A new battery technology using lithium air chemistry may be vastly superior to conventional batteries. The technology may have higher energy density, be significantly more efficient and need to be recharged considerably infrequently. The scientists involved in the creation of the battery believe the findings may stimulate the development of these types of batteries.
Lithium air batteries have an energy density similar to gasoline which may allow a car to travel large distances on a single charge. Car technology manufacturers specifically may be influenced by better available energy sources to adopt cleaner energy. Practical matters have meant lithium air batteries might have been a delayed alternative to gasoline.
Scientists from the University of Cambridge may have shown how these challenges might be overcome. The team aims to demonstrate how a battery with higher capacity, efficiency and stability may be possible. This prototype uses a highly porous carbon electrode made from graphene and other chemicals; these change how the battery actually functions leading to improved stability and efficiency. “What chemists may have achieved is a significant advance for this technology and suggests whole new areas for research. Our results do show routes forward towards a practical device,” said senior author Professor Clare Grey of Cambridge’s department of chemistry.
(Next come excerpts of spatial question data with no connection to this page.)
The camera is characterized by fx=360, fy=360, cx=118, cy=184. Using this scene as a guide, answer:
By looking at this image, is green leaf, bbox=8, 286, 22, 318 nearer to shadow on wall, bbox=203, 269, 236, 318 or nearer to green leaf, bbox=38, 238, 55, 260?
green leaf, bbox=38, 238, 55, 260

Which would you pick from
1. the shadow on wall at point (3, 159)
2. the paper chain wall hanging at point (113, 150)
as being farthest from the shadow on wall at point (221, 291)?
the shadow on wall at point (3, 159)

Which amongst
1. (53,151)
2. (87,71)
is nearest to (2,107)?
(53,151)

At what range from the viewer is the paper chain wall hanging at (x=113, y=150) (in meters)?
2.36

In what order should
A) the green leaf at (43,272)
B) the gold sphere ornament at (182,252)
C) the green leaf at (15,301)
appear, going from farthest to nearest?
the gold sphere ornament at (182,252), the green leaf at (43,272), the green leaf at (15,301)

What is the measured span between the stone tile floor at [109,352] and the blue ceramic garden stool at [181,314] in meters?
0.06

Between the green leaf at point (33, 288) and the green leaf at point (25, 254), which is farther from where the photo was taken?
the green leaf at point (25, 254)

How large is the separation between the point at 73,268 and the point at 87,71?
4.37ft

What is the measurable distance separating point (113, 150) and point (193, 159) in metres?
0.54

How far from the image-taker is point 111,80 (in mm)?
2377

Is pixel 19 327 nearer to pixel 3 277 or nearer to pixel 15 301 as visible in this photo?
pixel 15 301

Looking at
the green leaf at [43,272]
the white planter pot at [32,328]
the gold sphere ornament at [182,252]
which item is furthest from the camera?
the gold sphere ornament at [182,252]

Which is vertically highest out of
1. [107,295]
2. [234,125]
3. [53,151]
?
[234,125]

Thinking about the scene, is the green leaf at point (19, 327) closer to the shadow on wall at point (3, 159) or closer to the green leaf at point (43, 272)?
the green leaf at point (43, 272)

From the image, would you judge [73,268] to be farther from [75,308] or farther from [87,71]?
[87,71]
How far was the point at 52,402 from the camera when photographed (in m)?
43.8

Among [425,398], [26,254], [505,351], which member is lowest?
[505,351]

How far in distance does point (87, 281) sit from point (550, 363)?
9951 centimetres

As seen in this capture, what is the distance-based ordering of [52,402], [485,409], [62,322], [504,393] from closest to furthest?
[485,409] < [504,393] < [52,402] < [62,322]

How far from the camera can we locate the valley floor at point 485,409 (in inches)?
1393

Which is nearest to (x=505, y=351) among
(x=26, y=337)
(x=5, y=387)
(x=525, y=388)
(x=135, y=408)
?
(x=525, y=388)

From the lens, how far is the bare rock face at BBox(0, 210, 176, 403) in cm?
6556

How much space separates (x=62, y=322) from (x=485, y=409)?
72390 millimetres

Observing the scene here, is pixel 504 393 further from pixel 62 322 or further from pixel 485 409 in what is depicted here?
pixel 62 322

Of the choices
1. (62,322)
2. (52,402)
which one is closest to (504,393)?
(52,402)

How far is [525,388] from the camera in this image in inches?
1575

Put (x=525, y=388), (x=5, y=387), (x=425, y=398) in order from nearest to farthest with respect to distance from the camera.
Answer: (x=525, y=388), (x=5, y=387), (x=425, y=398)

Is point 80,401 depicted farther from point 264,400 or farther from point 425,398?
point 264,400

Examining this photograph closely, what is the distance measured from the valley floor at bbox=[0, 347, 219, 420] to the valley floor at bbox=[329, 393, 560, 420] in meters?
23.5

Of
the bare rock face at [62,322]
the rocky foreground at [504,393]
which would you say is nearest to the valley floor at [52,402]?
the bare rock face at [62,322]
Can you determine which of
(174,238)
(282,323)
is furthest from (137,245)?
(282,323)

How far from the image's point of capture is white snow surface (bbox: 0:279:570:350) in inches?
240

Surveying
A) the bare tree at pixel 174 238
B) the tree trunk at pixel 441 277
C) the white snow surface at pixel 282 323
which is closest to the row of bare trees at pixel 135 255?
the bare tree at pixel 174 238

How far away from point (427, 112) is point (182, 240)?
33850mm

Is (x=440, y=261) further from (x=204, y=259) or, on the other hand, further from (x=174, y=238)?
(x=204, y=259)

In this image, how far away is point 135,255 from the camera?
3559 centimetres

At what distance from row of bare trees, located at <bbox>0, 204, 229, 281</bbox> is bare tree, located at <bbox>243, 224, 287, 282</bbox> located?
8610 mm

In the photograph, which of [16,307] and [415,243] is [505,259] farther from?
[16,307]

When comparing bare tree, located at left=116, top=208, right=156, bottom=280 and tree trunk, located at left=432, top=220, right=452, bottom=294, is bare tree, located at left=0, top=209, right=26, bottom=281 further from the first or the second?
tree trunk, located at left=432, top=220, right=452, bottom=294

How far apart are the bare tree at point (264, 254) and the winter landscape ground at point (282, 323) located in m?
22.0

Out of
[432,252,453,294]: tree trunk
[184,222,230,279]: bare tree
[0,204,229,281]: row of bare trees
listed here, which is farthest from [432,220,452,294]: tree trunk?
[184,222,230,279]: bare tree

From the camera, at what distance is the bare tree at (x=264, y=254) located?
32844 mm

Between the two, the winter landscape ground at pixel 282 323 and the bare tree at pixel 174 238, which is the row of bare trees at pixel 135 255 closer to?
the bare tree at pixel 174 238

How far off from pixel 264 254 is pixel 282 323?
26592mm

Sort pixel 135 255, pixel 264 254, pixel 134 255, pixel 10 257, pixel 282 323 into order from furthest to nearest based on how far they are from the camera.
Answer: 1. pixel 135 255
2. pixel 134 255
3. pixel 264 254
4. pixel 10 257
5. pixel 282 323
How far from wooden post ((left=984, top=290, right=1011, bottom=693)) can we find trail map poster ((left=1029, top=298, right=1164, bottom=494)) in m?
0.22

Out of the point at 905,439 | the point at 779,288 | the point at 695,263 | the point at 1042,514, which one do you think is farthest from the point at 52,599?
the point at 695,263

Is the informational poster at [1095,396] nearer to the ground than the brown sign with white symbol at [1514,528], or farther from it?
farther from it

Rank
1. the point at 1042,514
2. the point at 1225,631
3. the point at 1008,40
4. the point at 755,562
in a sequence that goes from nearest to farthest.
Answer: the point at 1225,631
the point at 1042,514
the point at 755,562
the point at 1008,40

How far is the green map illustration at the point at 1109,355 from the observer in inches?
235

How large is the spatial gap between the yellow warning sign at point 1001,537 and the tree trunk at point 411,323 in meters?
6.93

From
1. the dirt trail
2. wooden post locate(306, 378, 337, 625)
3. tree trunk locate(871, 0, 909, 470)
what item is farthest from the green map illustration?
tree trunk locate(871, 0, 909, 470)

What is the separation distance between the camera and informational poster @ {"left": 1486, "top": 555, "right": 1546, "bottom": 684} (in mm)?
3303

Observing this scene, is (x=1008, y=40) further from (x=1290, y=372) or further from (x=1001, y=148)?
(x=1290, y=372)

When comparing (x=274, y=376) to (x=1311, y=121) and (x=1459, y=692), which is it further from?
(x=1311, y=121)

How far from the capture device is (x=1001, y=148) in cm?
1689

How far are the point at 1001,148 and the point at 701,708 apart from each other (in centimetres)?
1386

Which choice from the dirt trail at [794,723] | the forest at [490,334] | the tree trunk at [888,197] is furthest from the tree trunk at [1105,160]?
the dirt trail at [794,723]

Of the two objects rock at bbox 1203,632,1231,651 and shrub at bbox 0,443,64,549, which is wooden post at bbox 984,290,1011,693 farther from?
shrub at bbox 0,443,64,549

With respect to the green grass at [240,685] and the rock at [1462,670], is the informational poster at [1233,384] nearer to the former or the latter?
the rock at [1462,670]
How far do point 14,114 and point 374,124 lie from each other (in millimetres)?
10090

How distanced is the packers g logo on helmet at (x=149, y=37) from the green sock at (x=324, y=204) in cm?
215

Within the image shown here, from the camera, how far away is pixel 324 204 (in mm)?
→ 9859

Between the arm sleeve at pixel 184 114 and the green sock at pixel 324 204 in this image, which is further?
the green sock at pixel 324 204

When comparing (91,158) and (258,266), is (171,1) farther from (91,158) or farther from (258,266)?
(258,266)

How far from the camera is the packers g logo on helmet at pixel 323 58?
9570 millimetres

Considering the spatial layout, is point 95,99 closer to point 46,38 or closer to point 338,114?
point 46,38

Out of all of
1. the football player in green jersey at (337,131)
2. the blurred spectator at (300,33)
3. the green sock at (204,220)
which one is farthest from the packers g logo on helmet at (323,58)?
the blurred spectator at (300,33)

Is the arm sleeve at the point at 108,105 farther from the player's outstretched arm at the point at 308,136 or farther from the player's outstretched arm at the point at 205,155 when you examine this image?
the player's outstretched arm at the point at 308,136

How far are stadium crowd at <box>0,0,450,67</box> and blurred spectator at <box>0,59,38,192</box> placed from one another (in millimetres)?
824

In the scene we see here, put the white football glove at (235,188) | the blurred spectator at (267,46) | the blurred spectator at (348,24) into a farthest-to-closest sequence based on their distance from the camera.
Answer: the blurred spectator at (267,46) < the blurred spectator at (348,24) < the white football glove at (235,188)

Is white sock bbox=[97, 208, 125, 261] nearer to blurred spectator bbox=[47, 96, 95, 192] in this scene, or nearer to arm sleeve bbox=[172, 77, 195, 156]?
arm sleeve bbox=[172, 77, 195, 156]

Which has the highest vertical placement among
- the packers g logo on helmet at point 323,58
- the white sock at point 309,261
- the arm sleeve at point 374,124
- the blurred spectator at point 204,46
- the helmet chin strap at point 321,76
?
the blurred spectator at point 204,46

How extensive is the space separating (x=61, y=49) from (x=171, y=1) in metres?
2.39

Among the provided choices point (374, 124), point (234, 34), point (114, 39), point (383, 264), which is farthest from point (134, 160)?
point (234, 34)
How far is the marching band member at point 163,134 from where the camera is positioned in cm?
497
Conventional batteries work differently to lithium air batteries by converting chemical energy to electrical energy by the use of voltaic cells where each cell has two half cells. One half cell includes an electrolyte and an electrode whereas the other half cell has an electrolyte and a positive electrode. Anions then move towards the electrode and cations move towards the positive electrode. This means cations (electrons) are added at the cathode and anions (electrons) are removed at the anode during charging and when the battery is being used the process is reversed. The electrodes are physically unconnected however, although are connected electrically by the electrolyte, the movement of anions and cations in different directions results in a current. The battery is then a source of electromotive force which converts chemical, mechanical and others into electrical energy. “In their simplest form, batteries are made of three components: a positive electrode, an electrode and an electrolyte” said Dr Tao Liu the paper’s first author.
In lithium-ion (li-on) batteries (used in laptops and smartphones) the electrode is made of graphite, the positive electrode is formed from a metal oxide and the electrolyte is a lithium salt diffused in a solvent. Like other batteries the battery functions by the movement of ions between the electrodes, however the efficiency of these batteries gradually reduces over time and because of a small energy density need to be recharged constantly.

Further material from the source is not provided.